* Exercise requirements:
Please count how many lines of the data below contain the string "attached", treating uppercase and lowercase as different, and reply with only the number.

─── Records to process ───

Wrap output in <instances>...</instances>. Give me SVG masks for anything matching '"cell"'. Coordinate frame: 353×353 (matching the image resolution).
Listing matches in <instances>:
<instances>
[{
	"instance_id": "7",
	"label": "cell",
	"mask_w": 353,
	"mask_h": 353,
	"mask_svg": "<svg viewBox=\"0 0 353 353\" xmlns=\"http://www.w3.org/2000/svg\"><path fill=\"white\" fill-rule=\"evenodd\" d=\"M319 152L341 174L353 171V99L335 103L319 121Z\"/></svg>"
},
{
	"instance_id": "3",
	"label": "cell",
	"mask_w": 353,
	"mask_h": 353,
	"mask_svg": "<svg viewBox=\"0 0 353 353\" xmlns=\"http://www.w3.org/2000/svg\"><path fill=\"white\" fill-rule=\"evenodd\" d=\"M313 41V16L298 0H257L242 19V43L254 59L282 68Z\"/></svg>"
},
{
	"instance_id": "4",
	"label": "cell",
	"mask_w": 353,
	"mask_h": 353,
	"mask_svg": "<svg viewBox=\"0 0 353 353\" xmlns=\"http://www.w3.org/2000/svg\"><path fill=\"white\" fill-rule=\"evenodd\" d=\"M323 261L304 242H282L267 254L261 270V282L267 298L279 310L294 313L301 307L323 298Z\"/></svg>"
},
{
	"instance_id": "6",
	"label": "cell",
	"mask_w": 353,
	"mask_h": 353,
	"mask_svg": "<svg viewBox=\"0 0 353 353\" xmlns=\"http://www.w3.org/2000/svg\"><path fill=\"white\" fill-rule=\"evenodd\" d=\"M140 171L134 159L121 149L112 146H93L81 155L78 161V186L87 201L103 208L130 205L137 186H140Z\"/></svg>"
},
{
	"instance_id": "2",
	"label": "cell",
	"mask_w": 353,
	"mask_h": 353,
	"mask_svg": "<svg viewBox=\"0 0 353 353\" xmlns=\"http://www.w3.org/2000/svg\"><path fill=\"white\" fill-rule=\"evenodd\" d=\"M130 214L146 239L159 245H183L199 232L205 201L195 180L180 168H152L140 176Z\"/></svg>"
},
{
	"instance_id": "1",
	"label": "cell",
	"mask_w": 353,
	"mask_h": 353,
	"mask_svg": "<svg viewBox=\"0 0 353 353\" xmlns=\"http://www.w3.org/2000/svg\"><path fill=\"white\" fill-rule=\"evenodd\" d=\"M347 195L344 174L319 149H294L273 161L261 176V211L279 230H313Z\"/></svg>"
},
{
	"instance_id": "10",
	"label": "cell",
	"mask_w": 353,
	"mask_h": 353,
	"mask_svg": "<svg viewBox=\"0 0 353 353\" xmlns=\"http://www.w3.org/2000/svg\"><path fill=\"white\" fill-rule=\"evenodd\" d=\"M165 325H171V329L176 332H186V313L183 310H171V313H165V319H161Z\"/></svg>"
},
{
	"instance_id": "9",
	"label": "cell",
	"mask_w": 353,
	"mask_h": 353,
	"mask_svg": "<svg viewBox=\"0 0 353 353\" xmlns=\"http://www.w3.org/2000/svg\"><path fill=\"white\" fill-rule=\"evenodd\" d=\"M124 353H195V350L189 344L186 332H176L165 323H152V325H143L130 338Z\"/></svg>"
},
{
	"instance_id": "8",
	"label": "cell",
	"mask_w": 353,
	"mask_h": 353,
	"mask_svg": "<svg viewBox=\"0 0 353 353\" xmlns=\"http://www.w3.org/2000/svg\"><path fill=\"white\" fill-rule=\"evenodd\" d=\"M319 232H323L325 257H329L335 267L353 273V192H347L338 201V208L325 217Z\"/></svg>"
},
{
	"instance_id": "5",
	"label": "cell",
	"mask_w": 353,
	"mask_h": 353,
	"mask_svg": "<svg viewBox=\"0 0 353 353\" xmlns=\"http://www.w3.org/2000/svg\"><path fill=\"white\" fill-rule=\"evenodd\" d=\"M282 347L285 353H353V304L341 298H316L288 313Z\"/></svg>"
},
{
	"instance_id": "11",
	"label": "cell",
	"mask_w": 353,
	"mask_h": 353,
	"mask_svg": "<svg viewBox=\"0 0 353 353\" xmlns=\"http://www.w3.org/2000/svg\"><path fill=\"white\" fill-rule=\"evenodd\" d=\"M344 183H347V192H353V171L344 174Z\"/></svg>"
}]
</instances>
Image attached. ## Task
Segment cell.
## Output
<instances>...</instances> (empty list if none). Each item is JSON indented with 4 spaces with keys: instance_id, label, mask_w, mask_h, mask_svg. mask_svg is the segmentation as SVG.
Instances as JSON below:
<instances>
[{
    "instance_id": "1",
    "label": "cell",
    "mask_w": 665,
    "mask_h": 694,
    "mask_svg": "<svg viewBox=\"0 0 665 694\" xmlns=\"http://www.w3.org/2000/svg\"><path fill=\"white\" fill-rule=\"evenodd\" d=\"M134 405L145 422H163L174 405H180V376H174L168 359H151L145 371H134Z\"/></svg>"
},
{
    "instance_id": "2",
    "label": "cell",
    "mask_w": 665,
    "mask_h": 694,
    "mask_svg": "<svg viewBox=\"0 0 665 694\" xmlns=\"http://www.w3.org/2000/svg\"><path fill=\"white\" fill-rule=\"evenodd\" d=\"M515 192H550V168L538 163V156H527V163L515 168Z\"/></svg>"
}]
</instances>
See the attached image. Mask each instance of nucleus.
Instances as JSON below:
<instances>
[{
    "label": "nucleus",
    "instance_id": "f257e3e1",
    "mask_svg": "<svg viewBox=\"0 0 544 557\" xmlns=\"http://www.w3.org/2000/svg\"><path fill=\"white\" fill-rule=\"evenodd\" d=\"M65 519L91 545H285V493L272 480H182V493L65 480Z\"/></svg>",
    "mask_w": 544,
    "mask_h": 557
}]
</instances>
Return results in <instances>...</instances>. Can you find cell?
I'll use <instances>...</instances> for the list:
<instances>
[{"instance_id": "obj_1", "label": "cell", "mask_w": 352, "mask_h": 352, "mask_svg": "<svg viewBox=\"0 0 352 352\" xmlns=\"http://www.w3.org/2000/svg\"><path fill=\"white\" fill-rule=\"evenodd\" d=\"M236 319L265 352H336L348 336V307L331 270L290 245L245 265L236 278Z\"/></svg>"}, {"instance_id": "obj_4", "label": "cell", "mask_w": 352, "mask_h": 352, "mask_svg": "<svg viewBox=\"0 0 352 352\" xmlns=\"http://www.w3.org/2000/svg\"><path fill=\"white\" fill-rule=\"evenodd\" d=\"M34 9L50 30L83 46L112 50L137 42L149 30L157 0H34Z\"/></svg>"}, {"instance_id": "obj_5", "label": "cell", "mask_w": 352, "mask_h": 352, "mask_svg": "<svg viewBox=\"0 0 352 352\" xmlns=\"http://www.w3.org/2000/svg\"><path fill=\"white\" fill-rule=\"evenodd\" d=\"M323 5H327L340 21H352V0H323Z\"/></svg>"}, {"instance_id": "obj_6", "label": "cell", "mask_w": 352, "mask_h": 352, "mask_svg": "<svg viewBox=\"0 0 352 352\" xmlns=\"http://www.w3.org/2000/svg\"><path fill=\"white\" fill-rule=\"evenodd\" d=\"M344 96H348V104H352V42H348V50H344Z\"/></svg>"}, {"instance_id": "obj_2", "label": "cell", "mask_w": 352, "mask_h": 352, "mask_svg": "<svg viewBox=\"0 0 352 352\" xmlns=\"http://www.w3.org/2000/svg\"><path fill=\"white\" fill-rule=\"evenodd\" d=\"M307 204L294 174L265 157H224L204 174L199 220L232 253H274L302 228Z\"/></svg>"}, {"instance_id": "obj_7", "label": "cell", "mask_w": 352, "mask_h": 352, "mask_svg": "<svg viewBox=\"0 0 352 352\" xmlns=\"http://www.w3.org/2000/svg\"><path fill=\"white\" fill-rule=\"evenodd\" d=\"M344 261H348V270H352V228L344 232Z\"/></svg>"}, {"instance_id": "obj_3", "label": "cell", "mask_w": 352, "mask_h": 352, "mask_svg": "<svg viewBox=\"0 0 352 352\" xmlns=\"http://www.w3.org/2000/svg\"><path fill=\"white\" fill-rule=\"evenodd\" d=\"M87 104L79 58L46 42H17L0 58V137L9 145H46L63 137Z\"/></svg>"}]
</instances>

───

* Exercise answer:
2